--- TEXTO SELECIONADO ---

O globo, n. 31784, 14/08/2020. País, p. 4

 

De volta para cadeia

Aguirre Talento

14/08/2020

 

 

STJ revoga prisão domiciliar de Queiroz e de sua mulher, Marcia

Fabrício Queiroz, ex-assessor de Flávio Bolsonaro na Assembleia Legislativa do Rio (Alerj), terá que retornar à cadeia. A decisão foi do ministro do Superior Tribunal de Justiça (STJ), Félix Fischer, que revogou a prisão domiciliar de Queiroz e de sua mulher, Márcia Aguiar, que estava foragida quando recebeu o benefício e agora deve ser presa. Em seu despacho, Fischer derrubou a liminar concedida pelo presidente do STJ, João Otávio Noronha, durante o plantão do Judiciário.

Com a revogação, o STJ vai intimar o Tribunal de Justiça do Rio (TJ-RJ) para cumprir uma nova ordem de prisão contra Queiroz, o que deve ocorrer hoje. Fischer também determinou que o TJ-RJ analise com urgência o habeas corpus já apresentado pela defesa. A análise caberá ao relator do caso no Órgão Especial do TJ-RJ, desembargador Milton Fernandes de Souza.

--- MATERIAL COLETADO ---

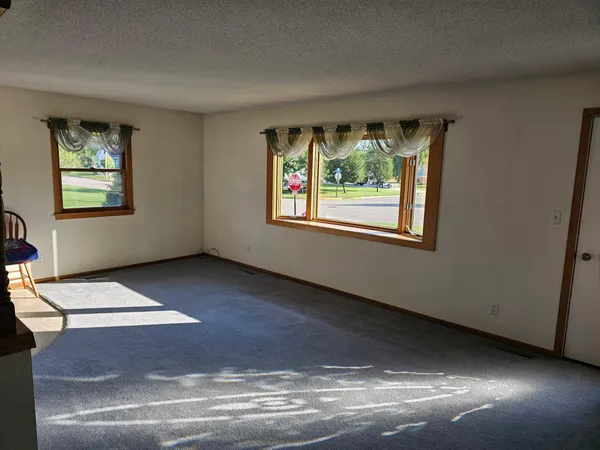 $179,900 | 909 Bradford Avenue, Argyle, MN 56713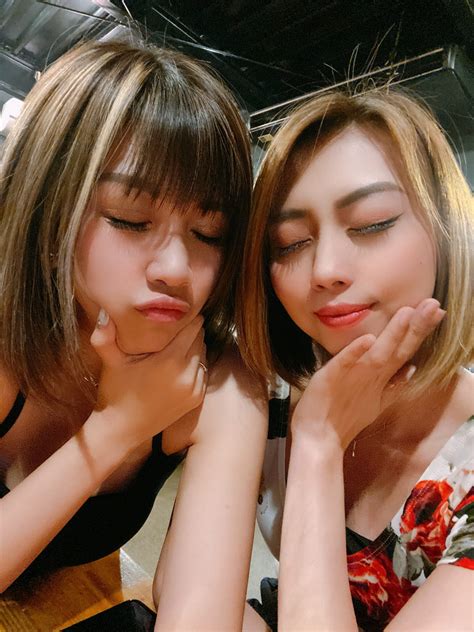 ショートヘア組の仲悪い2人 | フィリピンパブ『マリポーサ』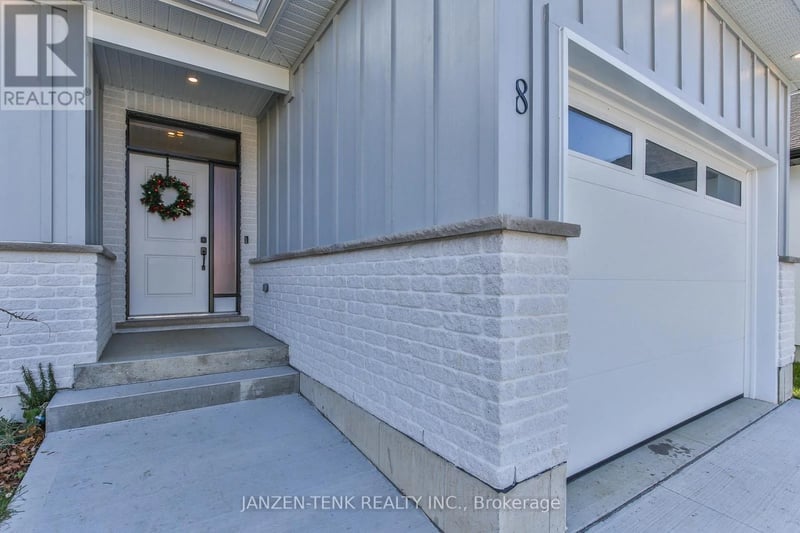 8 Charles Court, Bayham (Port Burwell), Ontario, N0J1T0, Bayham (Port Burwell), Ontario — photo 1 of 5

---

▸ OBJETIVO DO EXERCÍCIO: Transcreva, sem alterações, o trecho do texto selecionado que vai de "De volta para" a "plantão do Judiciário.".

▸ SOLUÇÃO DA TAREFA:
De volta para cadeia

Aguirre Talento

14/08/2020

 

 

STJ revoga prisão domiciliar de Queiroz e de sua mulher, Marcia

Fabrício Queiroz, ex-assessor de Flávio Bolsonaro na Assembleia Legislativa do Rio (Alerj), terá que retornar à cadeia. A decisão foi do ministro do Superior Tribunal de Justiça (STJ), Félix Fischer, que revogou a prisão domiciliar de Queiroz e de sua mulher, Márcia Aguiar, que estava foragida quando recebeu o benefício e agora deve ser presa. Em seu despacho, Fischer derrubou a liminar concedida pelo presidente do STJ, João Otávio Noronha, durante o plantão do Judiciário.